His most fatefully prescient move came in July 2004, when he implemented a “Client Bill of Rights” — the company’s 10 commitments to “show our clients on paper why they should do business with us instead of our competitors, what they can expect from us time and again, and what our core values and beliefs are,” Plumeri says. During this period, he forbid employees from accepting compensation, gifts, entertainment or trips from insurers. He also began fully disclosing all compensation that Willis received for its services.

By the time the Spitzer probe came along, Willis’s practices were so aboveboard that it didn’t face a single lawsuit or have to issue any apology.

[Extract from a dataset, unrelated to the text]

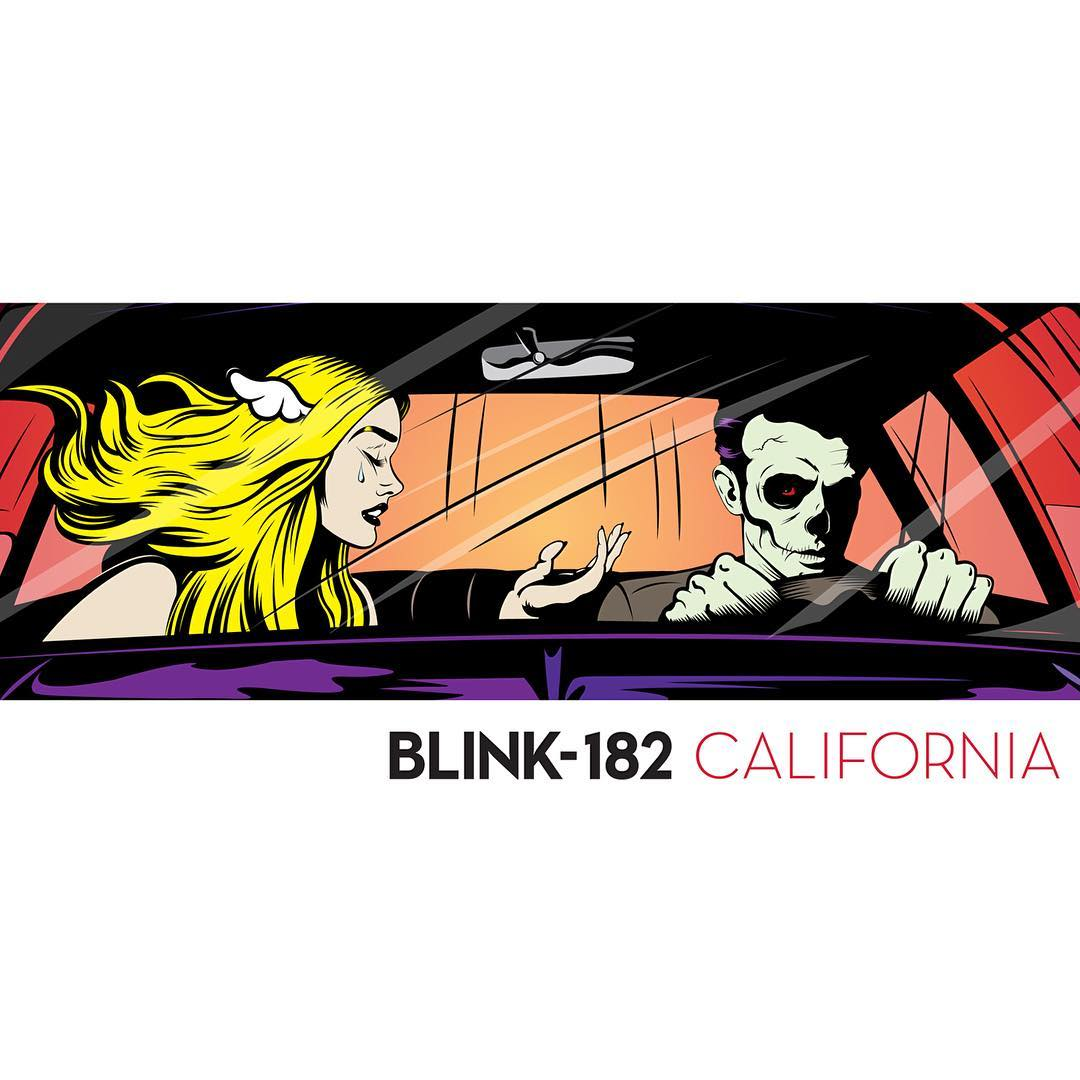 @blink182 just dropped its new single 'Bored To Death' on blink182.com.  They're gonna rock #XGames Austin in June!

“Willis has implemented a more aggressive sales culture,” says Meyer Shields, principal at Stifel, Nicolaus & Co., a brokerage and investment-banking firm in Baltimore.

Plumeri’s foresight worked on another level, too: Reeling companies such as Aon went from being predators to wounded prey, ripe for poaching business. In 2007, ­Willis reported sales of $2.6 billion — up from $1.3 billion when Plumeri took over. Many people credit the Client Bill of Rights with helping keep Willis out of legal trouble. Previously, the company had relied on a simple Broker of Record letter to show it represented a client in the marketplace. Nothing stipulated customers’ expectations or Willis’s commitment to them; this approach became the industry standard.

Willis board member Joseph A. Califano Jr., the onetime U.S. Secretary of Health, Education and Welfare who has served on more than 20 for-profit boards over the years, says he can’t think of another firm that has done something similar: “Now, when I advise companies, I stress the importance of articulating their vision and values in a way that will have that kind of impact on their ­customers and employees,” he says. 


Executive Summary

• Fiscal Guru: When Joe Plumeri took over in 2000, Willis Group Holdings was about $1 billion in debt. By 2003, that figure was down to $370 million.

• Clients Come First: In 2004, Plumeri insti­tuted a “Client Bill of Rights.” One tenet: Employees were for­bidden to accept insurer-sponsored compensation or gifts.

• Success Story: By 2007, Willis reported sales of $2.6 billion — up from $1.3 billion seven years earlier.